Tuesday, January 12, 2010

Great Expectations

Expectations is an interesting concept if you think about it.

Like in the movie 500 days of summer, when it plays the scenario of Tom going over to Googly-eyed girls apartment and it splits the screen with the actual events and his expectations of events.

If you change your expectations, you can change how you feel about people/things.

If you don't expect your friend to call, because you know your friend is bad at calling, you don't get disappointed when they do not call.

If you don't expect someone to stick around, because you know they don't really want to, then when they ditch it's not so bad.

The problem, I find, is that to have realistic expectations of things, you must have a firm grasp on situations and people. If you have unrealistic expectations, usually that's because either A)you don't know the person or situation well enough to know what to realistically expect or B) you're dumb or C) you know what to expect, but you're an honest to god hopeful hopeless person who will continue to expect and want more than you will receive.

I think I tend to fall into the C category, always hoping to be surprised.
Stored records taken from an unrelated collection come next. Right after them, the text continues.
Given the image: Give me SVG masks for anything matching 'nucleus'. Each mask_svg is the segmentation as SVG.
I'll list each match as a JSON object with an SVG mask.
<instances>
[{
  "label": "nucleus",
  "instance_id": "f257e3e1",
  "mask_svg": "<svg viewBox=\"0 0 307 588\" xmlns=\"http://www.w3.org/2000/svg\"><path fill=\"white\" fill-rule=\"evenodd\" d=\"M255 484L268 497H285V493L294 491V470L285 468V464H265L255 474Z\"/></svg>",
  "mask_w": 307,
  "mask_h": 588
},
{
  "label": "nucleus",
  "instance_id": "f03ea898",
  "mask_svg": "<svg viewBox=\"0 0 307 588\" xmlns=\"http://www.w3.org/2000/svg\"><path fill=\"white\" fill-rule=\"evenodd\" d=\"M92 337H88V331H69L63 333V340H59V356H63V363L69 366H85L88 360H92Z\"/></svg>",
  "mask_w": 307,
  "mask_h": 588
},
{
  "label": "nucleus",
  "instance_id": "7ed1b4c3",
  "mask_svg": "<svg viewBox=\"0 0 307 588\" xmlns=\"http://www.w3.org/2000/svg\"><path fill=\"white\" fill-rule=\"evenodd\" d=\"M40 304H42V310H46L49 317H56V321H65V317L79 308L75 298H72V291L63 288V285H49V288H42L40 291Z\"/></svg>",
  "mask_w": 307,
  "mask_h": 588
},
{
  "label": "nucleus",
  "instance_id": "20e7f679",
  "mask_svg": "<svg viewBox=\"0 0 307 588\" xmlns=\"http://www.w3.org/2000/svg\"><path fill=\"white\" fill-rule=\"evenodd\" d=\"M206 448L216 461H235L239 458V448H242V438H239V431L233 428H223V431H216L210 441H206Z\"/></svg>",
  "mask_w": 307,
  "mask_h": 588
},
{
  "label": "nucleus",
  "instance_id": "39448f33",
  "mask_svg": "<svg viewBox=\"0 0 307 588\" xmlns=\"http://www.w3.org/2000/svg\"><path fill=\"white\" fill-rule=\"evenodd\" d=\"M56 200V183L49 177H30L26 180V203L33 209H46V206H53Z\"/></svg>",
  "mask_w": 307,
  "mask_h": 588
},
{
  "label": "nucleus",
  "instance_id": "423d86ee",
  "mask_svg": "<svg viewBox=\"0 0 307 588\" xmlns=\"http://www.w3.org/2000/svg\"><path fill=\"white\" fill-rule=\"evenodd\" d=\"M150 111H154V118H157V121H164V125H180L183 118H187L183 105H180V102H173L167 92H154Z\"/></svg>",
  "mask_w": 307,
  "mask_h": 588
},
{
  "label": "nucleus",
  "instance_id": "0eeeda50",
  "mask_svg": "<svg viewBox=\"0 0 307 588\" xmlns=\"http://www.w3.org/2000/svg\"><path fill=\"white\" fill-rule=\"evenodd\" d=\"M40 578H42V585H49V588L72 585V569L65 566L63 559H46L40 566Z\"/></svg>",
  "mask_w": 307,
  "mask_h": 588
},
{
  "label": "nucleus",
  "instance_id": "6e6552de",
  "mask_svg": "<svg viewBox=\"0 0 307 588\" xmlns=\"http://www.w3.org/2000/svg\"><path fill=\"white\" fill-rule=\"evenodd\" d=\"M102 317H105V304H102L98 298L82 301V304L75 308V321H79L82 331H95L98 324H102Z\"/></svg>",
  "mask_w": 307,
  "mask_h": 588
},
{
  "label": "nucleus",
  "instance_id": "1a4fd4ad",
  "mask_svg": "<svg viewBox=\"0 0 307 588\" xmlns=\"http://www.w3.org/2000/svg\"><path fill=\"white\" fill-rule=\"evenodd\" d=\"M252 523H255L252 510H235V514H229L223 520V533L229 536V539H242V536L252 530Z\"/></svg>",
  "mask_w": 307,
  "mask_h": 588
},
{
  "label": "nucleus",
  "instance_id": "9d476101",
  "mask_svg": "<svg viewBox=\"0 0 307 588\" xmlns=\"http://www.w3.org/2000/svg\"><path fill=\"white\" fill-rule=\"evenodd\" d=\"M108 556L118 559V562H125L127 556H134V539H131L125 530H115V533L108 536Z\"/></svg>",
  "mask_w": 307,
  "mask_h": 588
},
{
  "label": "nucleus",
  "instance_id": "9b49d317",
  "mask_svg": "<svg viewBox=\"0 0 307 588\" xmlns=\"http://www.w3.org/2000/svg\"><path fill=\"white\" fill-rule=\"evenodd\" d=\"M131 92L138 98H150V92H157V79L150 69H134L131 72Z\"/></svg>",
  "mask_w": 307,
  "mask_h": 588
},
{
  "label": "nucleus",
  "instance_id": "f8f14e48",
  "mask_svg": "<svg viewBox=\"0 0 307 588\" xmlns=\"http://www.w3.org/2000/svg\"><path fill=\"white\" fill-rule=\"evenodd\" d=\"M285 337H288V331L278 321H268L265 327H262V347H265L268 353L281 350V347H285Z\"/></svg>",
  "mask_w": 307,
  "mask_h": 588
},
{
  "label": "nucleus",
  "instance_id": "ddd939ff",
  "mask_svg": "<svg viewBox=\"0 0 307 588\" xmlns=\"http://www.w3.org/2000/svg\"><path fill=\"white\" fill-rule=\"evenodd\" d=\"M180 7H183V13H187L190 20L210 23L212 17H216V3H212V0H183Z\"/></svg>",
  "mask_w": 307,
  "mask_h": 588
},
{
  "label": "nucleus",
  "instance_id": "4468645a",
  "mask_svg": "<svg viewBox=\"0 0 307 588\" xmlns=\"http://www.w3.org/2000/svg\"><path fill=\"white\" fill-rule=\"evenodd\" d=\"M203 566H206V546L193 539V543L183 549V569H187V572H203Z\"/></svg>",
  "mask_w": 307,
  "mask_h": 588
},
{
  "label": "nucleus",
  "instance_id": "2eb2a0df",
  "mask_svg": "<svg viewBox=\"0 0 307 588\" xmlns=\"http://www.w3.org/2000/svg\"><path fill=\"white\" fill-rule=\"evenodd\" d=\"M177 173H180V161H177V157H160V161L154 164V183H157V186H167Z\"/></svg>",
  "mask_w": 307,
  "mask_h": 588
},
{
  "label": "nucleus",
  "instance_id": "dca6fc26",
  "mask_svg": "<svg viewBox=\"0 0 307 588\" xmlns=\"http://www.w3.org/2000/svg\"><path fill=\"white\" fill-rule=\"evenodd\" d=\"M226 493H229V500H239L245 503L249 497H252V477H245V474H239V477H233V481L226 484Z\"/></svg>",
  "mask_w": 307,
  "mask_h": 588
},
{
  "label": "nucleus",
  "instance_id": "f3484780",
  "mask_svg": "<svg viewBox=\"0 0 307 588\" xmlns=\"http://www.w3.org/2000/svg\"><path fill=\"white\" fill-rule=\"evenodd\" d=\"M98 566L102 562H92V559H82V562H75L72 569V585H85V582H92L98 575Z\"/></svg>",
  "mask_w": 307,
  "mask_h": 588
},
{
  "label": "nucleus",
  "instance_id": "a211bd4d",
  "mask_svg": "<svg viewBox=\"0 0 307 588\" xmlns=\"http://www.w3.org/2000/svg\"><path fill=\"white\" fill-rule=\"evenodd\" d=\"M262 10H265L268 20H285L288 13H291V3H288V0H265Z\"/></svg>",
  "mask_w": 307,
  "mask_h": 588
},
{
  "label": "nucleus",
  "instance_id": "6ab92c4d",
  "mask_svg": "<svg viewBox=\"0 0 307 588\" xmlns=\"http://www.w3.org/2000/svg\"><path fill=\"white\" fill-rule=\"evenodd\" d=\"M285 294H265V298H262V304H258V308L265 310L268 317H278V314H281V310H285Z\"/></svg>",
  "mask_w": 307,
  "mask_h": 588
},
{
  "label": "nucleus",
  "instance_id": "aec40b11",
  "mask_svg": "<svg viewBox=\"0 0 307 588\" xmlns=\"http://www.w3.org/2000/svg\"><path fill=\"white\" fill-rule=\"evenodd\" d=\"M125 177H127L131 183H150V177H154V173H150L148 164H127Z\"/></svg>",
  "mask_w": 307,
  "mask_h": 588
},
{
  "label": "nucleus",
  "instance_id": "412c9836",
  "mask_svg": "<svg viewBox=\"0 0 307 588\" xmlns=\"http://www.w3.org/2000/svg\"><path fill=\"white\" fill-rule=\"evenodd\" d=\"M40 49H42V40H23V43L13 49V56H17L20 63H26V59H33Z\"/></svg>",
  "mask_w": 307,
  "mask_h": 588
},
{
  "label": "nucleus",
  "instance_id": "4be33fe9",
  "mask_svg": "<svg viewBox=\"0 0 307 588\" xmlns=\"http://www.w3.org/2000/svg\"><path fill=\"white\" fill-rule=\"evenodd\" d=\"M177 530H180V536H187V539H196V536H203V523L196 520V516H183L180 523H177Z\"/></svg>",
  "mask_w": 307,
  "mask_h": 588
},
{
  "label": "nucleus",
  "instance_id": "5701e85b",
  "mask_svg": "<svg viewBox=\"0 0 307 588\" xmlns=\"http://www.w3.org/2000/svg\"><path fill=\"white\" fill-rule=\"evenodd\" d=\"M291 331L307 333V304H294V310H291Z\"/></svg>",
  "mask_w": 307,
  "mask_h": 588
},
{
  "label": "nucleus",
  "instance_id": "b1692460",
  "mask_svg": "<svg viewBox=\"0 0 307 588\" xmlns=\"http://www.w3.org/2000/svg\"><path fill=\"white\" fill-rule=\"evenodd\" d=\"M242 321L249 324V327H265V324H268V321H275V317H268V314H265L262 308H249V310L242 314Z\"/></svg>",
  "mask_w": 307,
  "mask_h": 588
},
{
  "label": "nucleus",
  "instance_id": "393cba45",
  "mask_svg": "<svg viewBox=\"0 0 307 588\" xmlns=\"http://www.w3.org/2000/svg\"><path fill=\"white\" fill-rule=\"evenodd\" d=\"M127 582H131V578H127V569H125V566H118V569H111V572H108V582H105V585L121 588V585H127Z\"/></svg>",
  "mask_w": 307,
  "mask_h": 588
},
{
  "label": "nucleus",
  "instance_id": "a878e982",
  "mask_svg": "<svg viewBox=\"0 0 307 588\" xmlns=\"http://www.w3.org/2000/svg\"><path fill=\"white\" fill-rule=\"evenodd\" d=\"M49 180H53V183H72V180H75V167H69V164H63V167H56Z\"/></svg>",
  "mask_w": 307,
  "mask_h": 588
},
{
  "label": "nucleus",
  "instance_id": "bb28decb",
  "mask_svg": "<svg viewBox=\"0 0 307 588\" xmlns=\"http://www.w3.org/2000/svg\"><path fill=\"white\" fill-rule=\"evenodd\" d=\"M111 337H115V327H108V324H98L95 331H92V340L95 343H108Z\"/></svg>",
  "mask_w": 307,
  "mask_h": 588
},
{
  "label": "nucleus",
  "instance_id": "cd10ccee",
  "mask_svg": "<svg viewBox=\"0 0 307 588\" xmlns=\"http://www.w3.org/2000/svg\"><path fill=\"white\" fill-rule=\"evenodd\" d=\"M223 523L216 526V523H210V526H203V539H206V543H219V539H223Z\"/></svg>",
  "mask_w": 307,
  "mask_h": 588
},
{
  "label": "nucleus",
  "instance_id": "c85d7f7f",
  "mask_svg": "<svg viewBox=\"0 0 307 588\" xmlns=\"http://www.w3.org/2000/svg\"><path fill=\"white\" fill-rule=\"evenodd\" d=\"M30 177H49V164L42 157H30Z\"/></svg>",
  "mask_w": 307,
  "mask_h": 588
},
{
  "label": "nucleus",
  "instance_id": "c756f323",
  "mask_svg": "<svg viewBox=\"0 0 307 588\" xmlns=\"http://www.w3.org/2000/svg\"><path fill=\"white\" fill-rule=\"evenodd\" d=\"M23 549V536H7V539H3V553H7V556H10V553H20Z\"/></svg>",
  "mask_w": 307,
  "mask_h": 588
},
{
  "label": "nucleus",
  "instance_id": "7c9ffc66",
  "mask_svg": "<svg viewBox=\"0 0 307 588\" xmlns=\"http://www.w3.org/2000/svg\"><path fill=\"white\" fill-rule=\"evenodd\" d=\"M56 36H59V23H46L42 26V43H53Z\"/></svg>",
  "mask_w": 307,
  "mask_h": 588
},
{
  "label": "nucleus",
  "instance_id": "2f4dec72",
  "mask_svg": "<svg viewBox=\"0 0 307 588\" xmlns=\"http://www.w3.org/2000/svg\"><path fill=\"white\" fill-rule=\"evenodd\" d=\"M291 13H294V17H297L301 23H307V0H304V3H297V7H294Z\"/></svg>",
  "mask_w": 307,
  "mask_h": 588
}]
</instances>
To be fair, sometimes I fall into the B category. However, I'm going to try to change things a little bit. Not a new years resolution, mind you, more of a way of training my mind a bit differently.

We'll see.

1 comment:

  1. if you expect the worst, you are either pleasantly surprised, or you're right. it's kind of a win-win. i think that is one of the benefits of pessimism. i just thought i'd throw that out there.

    it's okay to want people to exceed your expectations, though. i think believing the best of someone is maybe a little bit more brave. it hurts like hell when you're wrong, but it's nice to live in a world with hope.

    i'm not sure if any of that made sense. i love you.